Figure 4 CentralStorageStrategy. From TensorFlow

You can create an instance of CentralStorageStrategy with the following code:

central_storage_strategy = tf.distribute.experimental.CentralStorageStrategy()
Copy the code

This creates an instance of CentralStorageStrategy that will use all visible Gpus and cpus. Updates to variables on replicas are aggregated before being applied to variables.

Note: This strategy is experimental, and we are currently working to make it available for more scenarios. Stay tuned for future API changes. The advantage of CentralStorageStrategy is that the GPU load is balanced, but the communication cost between CPU and GPU is high.

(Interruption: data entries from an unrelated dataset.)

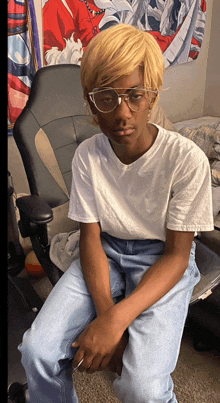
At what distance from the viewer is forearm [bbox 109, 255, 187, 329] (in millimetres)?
966

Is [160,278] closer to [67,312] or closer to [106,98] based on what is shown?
[67,312]

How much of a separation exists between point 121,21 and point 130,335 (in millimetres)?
2019

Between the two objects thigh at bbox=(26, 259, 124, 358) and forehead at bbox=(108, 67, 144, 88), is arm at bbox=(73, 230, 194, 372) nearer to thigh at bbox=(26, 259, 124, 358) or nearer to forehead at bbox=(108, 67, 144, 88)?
thigh at bbox=(26, 259, 124, 358)

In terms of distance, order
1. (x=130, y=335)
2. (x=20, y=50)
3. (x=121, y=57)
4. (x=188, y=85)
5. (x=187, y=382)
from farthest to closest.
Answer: (x=188, y=85) < (x=20, y=50) < (x=187, y=382) < (x=130, y=335) < (x=121, y=57)

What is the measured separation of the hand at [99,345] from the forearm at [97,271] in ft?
0.23

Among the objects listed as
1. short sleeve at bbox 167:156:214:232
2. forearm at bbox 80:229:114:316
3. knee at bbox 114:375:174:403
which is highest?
short sleeve at bbox 167:156:214:232

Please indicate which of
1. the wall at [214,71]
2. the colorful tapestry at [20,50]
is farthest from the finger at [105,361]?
the wall at [214,71]

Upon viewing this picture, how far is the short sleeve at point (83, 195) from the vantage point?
1141 mm

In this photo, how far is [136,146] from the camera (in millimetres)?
1055

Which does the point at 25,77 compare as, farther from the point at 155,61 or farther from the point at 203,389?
the point at 203,389

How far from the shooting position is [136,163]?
1.07 m

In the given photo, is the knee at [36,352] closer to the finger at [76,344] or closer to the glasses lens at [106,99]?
the finger at [76,344]

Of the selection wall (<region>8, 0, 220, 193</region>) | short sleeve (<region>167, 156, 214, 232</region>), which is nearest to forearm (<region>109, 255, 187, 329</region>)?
short sleeve (<region>167, 156, 214, 232</region>)

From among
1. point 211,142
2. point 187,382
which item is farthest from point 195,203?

2.5 ParameterServerStrategy

Parameter server training is a common data parallel method that can be extended to multiple machines. A parameter server training cluster consists of workers and parameter servers. The parameter server is used to create/manage variables uniformly during the training process (each variable of the model is placed on the parameter server) and the variables are read and updated by the worker at each step. Calculations are copied to all gpus of all worker processes (note: this V1 policy only applies to the Estimator API).

In TensorFlow 2, parameter server training uses a central coordinator-based architecture, Through this tf. Distribute. Experimental. The coordinator. ClusterCoordinator class to complete.

The TensorFlow 2 parameter server updates asynchronously, that is, variables are read and updated independently on each working node without any synchronous operation. Because the work nodes are not dependent on each other, this strategy can be fault-tolerant for workers, which can be helpful when using preemptive servers.

In this implementation, the worker and parameter Servers run tF.distribution.Servers to hear the coordinator’s tasks. The coordinator is responsible for creating resources, assigning training tasks, writing checkpoints, and handling task failures.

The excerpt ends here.